Deze basistips voor het goed ventileren van een publieke ruimte zijn op verzoek van het Ministerie van Volksgezondheid, Welzijn en Sport door TNO opgesteld.

Zet de ramen op een kier

Hoe ver moet je een raam open zetten voor voldoende ventilatie? Het lijkt een eenvoudige vraag. Maar het antwoord is nog best ingewikkeld. Hoeveel lucht er binnenkomt, dat hangt van heel veel factoren af. De windsnelheid en windrichting bijvoorbeeld. En het verschil tussen de temperatuur binnen en buiten.
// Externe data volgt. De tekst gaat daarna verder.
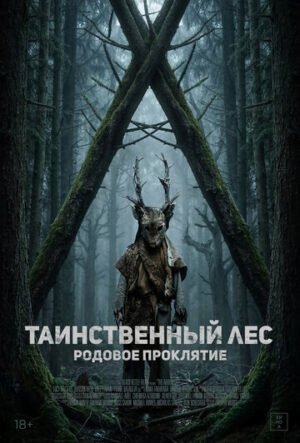 Таинственный лес. Родовое проклятие (2025)
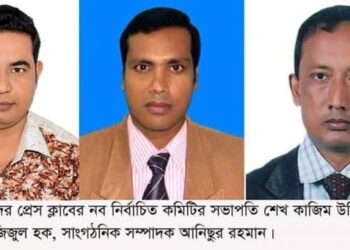 বেনাপোল বন্দর প্রেসক্লাবের ত্রি-বার্ষিক নির্বাচনে সভাপতি কাজিম, সাধারন সম্পাদক আজিজ ও সাংগঠনিক সম্পাদক আনিছ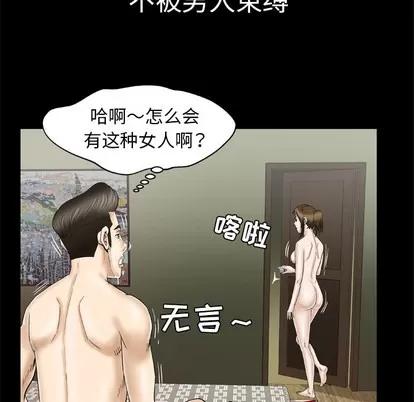 妻子的情人 妻子的情人 | 第26章 第58页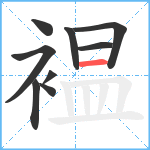 褞笔顺分解图片9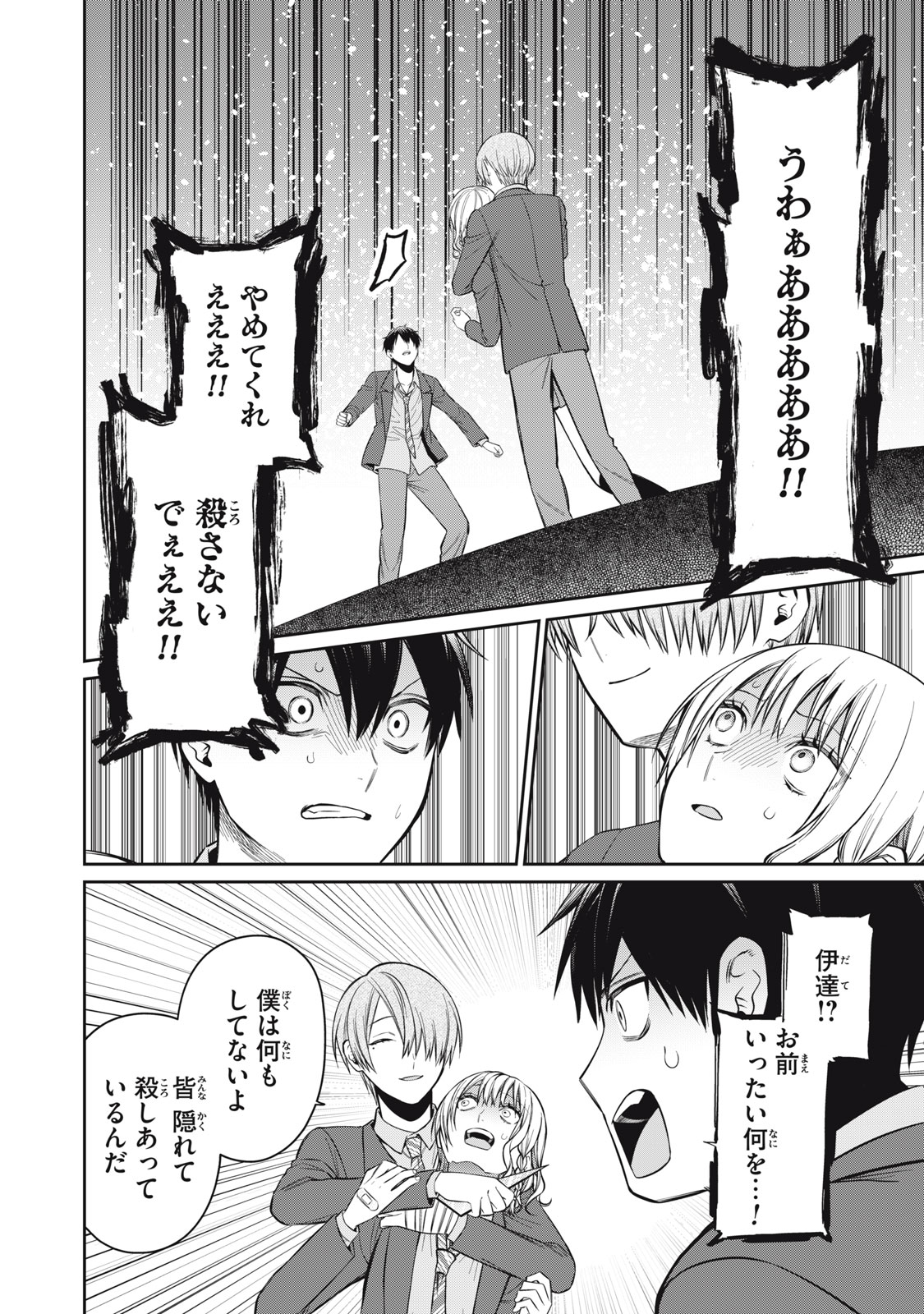 Kagami Tatari - Chapter 17 - Page 20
De hoeveelheid verse lucht die binnenkomt is het laagst bij windstil weer in de zomer.

Er zijn nog meer factoren die meespelen. Hoe groot is het raam en waar zit het in de gevel? Staan er ramen open aan één kant van de ruimte? Of aan meerdere kanten, zodat er een doortochteffect ontstaat? Een kierstand van ongeveer 2-5 cm bij alle te openen ramen is over het algemeen voldoende voor het toevoeren van voldoende frisse lucht. Om de stand nauwkeuriger te bepalen kan een CO2-meter worden gebruikt, zie tip 5.

Ventileren door het op een kier zetten van ramen is alleen verstandig wanneer er mensen in de ruimte aanwezig zijn en als er geen andere ventilatiemogelijkheden (zoals roosters of klepramen aanwezig zijn). Het in het stookseizoen open zetten van ramen heeft nadelen. Zelfs wanneer in een ruimte de verwarming uitstaat, geeft het open zetten van een raam extra warmteverlies. De koude lucht die binnenkomt koelt de muren, de vloer en het plafond af. Daardoor worden andere, wel verwarmde ruimtes die zich naast deze ruimte bevinden ook kouder. Die andere ruimtes op temperatuur houden kost dan weer extra energie.

Zorg ervoor dat de gebruikers toegankelijke en juiste informatie krijgen over het gebruik van te openen ramen om te ventileren en te luchten.